▶ [JOBS]:
**a)** Reproduce the passage of the forum post about Gregor starting at "# Merry Christmas, Gregor" and ending at "express my feelings.".
**b)** According to the forum post about Gregor, what special holiday gift did the poster get him?

# Merry Christmas, Gregor



## Holly (Dec 31, 2006)

First, I'm so sorry to bother everyone. Since his passing on Valentine's day, 2007, this will have been the third "Gregor" thread that I've posted in this section, and I know I'm getting long-winded about it, but I don't know where else to express my feelings.

Last Christmas, my first rat and "heart rat," Gregor Samsa was alive and very healthy. He liked to get into the presents, and chew up the bows, and rip the paper. I got him a special gift for the holiday - an engraved plaque, to honor him for being "an extraordinary pet and an extraordinary soul." (It's small, rat sized.) Little did I know that it would be his one and only Xmas present, ever.

We only celebrated one birthday together, too - I got him a teeny brownie, with one candle on it, and the family, who thought I was nuts, and I sang him Happy Birthday, and I blew out the candle while he made a wish, and after he opened his presents - toys - he got to take his little cake home and eat it.

This is my first Xmas without Gregor, and I miss him so much! I think about him all the time. I never thought that this beautiful baby would only ever have one Xmas, ever. I cry a lot over it.

(Rows from a box labeling dataset)
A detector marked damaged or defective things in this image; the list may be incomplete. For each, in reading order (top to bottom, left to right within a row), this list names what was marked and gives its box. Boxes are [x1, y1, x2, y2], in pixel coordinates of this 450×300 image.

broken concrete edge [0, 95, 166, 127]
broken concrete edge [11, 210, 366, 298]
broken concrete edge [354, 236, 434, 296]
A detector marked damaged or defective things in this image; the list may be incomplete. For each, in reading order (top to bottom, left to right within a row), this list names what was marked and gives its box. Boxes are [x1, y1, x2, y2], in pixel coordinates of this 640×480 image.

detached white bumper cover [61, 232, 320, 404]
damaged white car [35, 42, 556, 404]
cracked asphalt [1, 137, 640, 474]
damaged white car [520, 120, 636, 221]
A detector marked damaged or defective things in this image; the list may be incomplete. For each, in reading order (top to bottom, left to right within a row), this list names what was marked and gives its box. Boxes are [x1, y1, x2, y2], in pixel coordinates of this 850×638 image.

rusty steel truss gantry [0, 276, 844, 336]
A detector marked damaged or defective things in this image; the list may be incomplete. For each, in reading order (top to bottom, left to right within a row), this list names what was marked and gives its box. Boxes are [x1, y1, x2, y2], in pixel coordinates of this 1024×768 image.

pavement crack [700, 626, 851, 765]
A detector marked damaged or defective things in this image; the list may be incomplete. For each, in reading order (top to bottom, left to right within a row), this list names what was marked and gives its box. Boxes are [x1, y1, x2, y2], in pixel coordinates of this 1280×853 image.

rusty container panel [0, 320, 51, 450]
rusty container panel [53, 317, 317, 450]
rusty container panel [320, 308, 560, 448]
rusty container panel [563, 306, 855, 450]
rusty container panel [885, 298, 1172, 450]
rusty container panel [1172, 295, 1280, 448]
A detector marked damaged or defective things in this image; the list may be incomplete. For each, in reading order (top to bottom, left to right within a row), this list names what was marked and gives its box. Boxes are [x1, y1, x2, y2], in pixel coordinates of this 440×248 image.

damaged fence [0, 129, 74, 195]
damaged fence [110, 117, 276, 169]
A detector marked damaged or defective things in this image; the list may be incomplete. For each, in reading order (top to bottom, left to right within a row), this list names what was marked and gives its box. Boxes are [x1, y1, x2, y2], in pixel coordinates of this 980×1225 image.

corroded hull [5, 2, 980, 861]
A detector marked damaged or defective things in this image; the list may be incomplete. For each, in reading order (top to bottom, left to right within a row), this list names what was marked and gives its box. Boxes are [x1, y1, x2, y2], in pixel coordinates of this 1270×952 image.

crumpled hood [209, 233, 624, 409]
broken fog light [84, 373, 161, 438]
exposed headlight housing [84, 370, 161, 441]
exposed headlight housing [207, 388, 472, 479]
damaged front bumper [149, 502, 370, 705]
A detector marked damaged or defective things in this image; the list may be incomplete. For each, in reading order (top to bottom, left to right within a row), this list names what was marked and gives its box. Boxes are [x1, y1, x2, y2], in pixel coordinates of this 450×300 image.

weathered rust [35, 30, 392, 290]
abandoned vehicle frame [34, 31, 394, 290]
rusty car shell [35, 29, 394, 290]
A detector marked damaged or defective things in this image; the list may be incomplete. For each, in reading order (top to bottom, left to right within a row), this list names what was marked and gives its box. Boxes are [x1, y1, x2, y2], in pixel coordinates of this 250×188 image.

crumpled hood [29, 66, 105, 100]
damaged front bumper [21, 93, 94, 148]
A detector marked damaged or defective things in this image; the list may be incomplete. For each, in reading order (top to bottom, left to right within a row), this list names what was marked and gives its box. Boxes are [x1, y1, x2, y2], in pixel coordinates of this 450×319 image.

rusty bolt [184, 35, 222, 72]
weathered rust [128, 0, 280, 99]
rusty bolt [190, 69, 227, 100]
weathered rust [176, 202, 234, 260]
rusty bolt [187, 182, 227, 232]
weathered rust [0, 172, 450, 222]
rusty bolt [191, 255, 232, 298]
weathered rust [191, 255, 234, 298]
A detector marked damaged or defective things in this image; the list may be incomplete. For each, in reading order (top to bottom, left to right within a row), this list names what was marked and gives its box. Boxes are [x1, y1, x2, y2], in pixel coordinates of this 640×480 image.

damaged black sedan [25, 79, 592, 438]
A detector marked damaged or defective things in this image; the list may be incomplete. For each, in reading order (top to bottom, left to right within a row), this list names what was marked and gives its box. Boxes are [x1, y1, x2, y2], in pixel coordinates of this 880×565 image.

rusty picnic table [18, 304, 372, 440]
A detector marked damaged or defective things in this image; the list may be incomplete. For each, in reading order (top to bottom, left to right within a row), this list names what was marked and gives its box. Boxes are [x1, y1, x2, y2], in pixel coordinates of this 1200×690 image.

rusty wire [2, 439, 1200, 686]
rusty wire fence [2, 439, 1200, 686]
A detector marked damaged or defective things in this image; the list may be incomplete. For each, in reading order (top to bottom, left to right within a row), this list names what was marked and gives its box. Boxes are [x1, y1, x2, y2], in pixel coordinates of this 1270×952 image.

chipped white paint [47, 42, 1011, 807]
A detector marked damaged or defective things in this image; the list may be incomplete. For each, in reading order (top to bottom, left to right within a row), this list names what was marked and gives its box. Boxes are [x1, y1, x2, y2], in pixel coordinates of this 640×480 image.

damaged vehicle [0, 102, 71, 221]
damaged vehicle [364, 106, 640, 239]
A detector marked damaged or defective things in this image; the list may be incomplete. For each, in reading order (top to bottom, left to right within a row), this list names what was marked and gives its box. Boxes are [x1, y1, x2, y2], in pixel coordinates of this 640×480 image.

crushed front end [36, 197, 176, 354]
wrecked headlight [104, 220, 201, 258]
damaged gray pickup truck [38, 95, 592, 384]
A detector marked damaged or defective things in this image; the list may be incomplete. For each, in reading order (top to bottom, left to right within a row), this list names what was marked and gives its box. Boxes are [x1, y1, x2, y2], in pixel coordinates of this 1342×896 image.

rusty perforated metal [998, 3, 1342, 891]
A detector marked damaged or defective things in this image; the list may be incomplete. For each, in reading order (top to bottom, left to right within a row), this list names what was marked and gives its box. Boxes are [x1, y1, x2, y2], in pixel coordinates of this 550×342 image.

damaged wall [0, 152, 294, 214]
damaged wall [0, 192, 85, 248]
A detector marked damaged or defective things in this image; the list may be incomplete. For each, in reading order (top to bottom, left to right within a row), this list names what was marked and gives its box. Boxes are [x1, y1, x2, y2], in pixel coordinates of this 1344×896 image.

▶ [FULL ANSWERS]:
**a)**
# Merry Christmas, Gregor



## Holly (Dec 31, 2006)

First, I'm so sorry to bother everyone. Since his passing on Valentine's day, 2007, this will have been the third "Gregor" thread that I've posted in this section, and I know I'm getting long-winded about it, but I don't know where else to express my feelings.

**b)** An engraved plaque honoring him for being "an extraordinary pet and an extraordinary soul."